Tuesday, August 11, 2020

Virginia man who participated in Columbus murder pleads guilty to participating in MS-13 racketeering conspiracy

COLUMBUS, Ohio – A Virginia man pleaded guilty in federal court in Columbus today to participating in a racketeering conspiracy in Columbus on behalf of the transnational gang MS-13.

In his plea, Jose Daniel Gonzalez-Campos (a/k/a Flaco), 31, accepts responsibility for his role in the November 2015 murder of 17-year-old high school student Wilson Villeda.

Parties involved in Gonzalez-Campos’ case have recommended a sentence of 30 years in prison.

Gonzalez-Campos is one of 23 members and associates of MS-13 in Columbus charged in a February 2018 second superseding indictment. He is the eighteenth defendant to plead guilty.

The defendants are charged in a racketeering conspiracy, which includes five murders as well as attempted murder, extortion, money laundering, drug trafficking, assault, obstruction of justice, witness intimidation, weapons offenses and immigration-related violations.

Court documents detail that the defendants committed a host of overt acts in furtherance of the conspiracy, including: 1) the December 2006 murder of Jose Mendez, a suspected confidential informant, in Perry County; 2) the November 2008 murder of Ramon Ramos on Lockbourne Road in Columbus; 3) the mid-2015 murder of Carlos Serrano-Ramos, a suspected rival gang member, near Innis Road in Columbus; 4) the November 2015 murder of Wilson Villeda near Innis Road in Columbus; and 5) the December 2016 murder of Salvador Martinez-Diaz, a suspected rival gang member, on Melroy Avenue in Columbus.

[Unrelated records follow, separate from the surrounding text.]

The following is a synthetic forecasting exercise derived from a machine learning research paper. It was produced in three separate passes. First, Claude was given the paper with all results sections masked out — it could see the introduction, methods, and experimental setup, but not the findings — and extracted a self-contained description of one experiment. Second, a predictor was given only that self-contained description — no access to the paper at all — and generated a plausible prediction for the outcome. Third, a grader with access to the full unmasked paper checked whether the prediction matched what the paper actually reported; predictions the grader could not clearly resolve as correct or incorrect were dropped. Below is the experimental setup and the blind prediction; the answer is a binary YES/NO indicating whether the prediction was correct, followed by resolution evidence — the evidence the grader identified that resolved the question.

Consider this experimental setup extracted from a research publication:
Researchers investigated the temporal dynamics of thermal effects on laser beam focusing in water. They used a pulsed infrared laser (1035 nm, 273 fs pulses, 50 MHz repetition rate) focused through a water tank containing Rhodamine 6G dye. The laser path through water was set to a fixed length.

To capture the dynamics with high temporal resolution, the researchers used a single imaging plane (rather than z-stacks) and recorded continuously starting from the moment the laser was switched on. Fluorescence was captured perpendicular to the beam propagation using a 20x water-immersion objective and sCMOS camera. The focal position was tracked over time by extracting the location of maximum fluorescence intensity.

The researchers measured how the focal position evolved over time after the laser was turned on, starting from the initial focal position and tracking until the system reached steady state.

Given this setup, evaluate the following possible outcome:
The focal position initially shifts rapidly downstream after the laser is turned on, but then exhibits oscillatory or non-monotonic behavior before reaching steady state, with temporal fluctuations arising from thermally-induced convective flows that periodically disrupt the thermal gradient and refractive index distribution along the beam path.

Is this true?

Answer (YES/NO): NO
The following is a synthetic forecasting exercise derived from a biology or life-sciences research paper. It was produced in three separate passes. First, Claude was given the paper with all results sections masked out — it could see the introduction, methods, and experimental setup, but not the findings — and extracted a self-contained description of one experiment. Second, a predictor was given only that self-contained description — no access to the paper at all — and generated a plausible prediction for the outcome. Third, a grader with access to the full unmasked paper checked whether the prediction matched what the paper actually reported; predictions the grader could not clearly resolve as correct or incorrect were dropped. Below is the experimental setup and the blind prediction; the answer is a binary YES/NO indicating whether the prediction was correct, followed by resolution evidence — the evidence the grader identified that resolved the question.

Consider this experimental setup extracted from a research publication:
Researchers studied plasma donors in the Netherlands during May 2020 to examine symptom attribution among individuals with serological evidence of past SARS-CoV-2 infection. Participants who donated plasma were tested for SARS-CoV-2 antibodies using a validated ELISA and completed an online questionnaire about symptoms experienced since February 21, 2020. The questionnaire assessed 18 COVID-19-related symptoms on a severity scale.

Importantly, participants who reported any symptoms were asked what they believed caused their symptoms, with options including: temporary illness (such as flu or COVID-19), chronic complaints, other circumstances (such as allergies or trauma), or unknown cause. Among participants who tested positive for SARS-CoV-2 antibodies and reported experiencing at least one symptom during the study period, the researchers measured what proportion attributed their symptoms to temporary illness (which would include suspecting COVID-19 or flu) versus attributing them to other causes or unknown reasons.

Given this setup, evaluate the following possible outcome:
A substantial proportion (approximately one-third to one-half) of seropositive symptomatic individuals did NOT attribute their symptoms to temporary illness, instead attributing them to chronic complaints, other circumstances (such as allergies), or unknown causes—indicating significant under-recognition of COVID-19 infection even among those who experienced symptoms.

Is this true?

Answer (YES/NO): YES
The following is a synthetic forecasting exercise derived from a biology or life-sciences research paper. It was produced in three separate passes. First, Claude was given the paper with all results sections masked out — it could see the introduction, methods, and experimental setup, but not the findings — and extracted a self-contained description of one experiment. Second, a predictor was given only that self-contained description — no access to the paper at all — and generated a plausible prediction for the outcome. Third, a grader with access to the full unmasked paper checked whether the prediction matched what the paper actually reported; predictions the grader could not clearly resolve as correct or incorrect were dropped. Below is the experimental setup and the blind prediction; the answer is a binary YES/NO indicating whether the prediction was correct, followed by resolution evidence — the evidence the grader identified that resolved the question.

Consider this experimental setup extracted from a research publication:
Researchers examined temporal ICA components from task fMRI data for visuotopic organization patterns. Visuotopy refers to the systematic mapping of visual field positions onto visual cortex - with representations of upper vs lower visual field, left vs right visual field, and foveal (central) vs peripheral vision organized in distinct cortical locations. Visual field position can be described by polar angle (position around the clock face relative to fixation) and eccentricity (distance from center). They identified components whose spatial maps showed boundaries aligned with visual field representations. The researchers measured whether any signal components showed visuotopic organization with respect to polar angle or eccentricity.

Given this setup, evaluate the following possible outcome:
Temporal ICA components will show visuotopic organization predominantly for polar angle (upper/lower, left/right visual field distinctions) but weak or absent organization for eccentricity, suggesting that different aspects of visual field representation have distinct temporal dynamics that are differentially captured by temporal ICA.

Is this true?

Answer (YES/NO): NO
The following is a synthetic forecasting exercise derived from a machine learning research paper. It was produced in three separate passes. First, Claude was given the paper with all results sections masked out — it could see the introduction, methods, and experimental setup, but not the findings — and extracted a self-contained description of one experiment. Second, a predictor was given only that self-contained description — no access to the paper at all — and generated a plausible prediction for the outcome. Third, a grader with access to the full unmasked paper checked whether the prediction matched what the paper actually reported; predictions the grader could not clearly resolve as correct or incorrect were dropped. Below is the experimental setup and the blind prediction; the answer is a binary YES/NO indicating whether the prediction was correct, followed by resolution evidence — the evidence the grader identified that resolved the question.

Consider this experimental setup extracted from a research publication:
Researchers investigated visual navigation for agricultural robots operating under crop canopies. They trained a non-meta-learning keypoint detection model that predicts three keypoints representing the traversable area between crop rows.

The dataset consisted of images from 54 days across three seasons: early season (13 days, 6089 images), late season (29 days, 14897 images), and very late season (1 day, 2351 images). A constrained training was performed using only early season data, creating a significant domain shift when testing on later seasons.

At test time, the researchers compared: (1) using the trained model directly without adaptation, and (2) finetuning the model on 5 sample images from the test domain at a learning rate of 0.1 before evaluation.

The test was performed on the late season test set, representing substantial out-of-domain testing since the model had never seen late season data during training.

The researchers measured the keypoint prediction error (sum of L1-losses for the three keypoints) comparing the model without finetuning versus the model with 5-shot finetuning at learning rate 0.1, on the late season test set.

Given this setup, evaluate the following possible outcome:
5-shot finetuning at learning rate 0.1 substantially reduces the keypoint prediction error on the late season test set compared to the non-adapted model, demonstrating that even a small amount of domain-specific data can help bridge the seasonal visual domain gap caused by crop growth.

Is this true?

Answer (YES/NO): YES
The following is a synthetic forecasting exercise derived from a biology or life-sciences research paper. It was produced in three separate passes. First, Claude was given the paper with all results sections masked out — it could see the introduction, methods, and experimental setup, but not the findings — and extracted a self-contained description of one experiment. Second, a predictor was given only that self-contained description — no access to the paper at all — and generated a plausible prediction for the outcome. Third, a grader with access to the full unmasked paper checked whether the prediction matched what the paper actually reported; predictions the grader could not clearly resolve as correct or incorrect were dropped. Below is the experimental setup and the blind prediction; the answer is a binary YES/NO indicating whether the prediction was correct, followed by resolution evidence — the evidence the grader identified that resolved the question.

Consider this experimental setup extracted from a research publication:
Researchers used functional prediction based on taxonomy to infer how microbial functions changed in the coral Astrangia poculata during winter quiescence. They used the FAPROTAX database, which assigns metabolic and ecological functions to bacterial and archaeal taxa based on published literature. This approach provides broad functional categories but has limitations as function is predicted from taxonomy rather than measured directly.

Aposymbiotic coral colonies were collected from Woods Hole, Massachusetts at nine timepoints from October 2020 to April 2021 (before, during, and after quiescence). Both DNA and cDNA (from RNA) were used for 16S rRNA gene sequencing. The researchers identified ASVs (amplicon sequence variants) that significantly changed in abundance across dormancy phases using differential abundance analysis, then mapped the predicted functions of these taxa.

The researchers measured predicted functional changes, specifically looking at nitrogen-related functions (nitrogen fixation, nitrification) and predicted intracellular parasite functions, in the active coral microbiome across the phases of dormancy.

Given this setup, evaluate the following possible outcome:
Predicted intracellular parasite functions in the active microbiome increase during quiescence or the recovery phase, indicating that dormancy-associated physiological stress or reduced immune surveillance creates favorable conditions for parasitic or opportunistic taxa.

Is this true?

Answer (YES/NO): NO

The murders sometimes involved defendants using weapons like machetes, knives and hammers to attack and beat their victims to death.

In the murder of Wilson Villeda, MS-13 members and associates attacked and killed the victim with bladed weapons and buried his body in a shallow grave in the woods in Innis Park.

David M. DeVillers, United States Attorney for the Southern District of Ohio; Chris Hoffman, Special Agent in Charge, Federal Bureau of Investigation (FBI), Cincinnati Division; Rebecca Adducci, Detroit Field Office Director, U.S. Immigration and Customs Enforcement (ICE) Enforcement and Removal Operations; Franklin County Sheriff Dallas Baldwin; and Columbus Police Chief Thomas Quinlan announced the guilty plea entered today before U.S. District Judge Edmund A. Sargus, Jr.

Deputy Criminal Chief Brian J. Martinez and Assistant United States Attorney Noah R. Litton are representing the United States in this case.